Un zèle excessif peut aussi amener un chrétien à manquer de tact, de compassion et de douceur, qualités indispensables à des relations humaines harmonieuses. Quelqu’un se dépense peut-être beaucoup pour les intérêts du Royaume, mais, au passage, ce zèle démesuré peut faire des dégâts. Paul a déclaré: “Si j’ai le don de prophétie, et que je connaisse tous les saints secrets et toute connaissance, et si j’ai toute la foi de manière à transporter des montagnes, mais que je n’aie pas l’amour, je ne suis rien. Et si je donne tout mon avoir pour nourrir autrui, et si je livre mon corps pour me glorifier, mais que je n’aie pas l’amour, cela ne me sert à rien.” — 1 Corinthiens 13:2, 3.
Les humbles ont l’approbation de Dieu
Un chrétien doit déceler en lui la moindre tendance au pharisaïsme avant qu’elle ne prenne de l’ampleur. Il nous faut rejeter tout air de supériorité, cesser de juger les autres et abandonner le zèle aveugle basé sur la sagesse humaine.
‘Prenons garde’ au pharisaïsme et, au lieu de juger les autres selon nos critères, cherchons à corriger nos propres travers et nos mauvaises inclinations. Jésus a, il est vrai, condamné les Pharisiens et les a traités de “progéniture de vipères” passibles de la destruction éternelle. Mais Jésus pouvait lire dans les cœurs, pas nous. — Matthieu 23:33.

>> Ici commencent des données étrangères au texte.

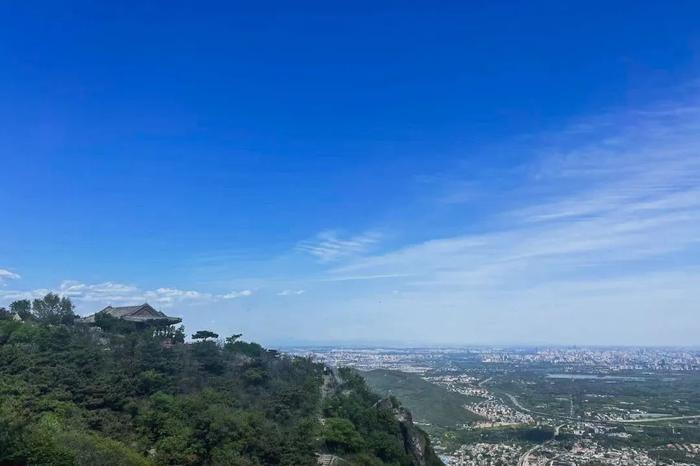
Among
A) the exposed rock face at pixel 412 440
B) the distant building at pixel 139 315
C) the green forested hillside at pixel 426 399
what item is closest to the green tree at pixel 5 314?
the distant building at pixel 139 315

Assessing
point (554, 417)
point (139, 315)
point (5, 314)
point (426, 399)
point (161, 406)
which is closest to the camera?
point (161, 406)

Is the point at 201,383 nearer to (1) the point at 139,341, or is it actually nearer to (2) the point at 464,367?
(1) the point at 139,341

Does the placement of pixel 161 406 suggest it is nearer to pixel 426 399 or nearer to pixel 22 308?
pixel 22 308

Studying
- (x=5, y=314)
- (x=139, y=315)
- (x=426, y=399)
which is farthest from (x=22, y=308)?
(x=426, y=399)

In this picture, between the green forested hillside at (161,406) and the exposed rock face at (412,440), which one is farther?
the exposed rock face at (412,440)

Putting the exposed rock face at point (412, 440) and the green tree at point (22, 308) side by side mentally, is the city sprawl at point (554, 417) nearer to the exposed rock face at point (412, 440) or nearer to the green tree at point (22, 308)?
the exposed rock face at point (412, 440)
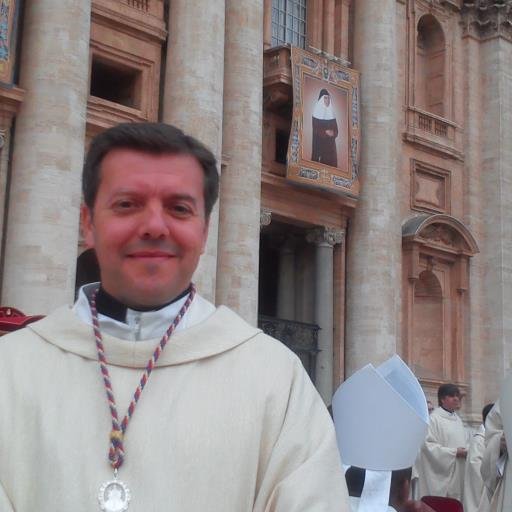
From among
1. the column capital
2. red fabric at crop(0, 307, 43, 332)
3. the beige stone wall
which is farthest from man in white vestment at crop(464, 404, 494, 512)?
the beige stone wall

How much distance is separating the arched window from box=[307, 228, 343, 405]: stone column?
4.83 meters

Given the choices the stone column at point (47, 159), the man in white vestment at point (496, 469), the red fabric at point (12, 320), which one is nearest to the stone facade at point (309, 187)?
the stone column at point (47, 159)

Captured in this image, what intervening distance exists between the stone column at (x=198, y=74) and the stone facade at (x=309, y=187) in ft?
0.10

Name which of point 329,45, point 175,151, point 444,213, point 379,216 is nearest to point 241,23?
point 329,45

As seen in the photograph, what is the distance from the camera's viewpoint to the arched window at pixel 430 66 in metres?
22.3

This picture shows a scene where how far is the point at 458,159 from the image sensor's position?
72.8ft

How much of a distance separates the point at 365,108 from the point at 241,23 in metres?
3.36

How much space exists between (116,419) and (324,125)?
54.3ft

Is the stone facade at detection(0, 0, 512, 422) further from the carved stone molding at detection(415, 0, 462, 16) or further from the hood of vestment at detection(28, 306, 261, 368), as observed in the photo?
the hood of vestment at detection(28, 306, 261, 368)

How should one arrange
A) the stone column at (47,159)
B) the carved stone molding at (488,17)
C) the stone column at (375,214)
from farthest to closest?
the carved stone molding at (488,17), the stone column at (375,214), the stone column at (47,159)

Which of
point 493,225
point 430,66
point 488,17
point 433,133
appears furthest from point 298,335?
A: point 488,17

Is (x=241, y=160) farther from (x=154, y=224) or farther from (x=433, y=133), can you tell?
(x=154, y=224)

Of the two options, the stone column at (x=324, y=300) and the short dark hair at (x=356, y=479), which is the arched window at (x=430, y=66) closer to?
the stone column at (x=324, y=300)

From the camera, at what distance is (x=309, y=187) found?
18438 millimetres
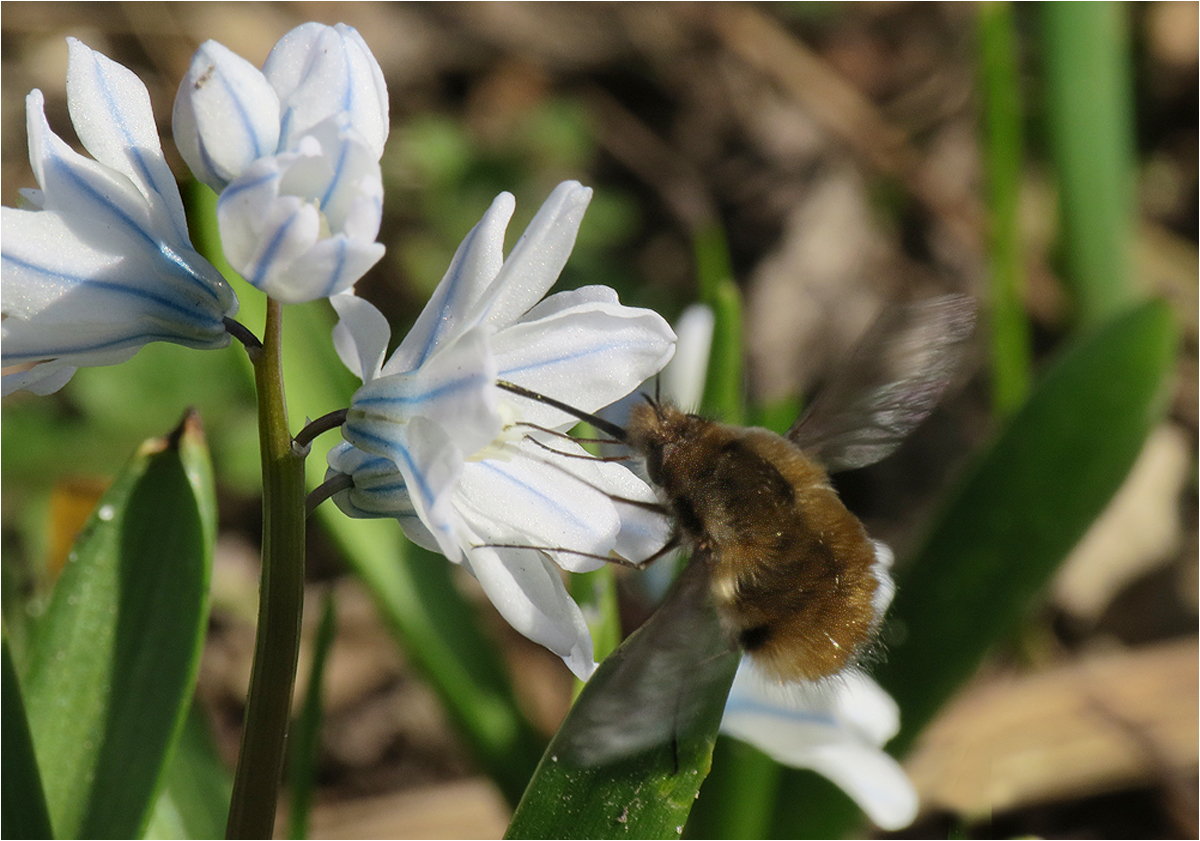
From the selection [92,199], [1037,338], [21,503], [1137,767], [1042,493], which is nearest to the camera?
[92,199]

Cherchons donc la justice de Dieu et non la nôtre (Matthieu 6:33). C’est à cette seule condition que Jéhovah nous accordera son approbation, car la Bible donne à tous l’avertissement suivant: “Ceignez-vous d’humilité d’esprit les uns envers les autres, car Dieu s’oppose aux hautains, mais il donne sa faveur imméritée aux humbles.” — 1 Pierre 5:5.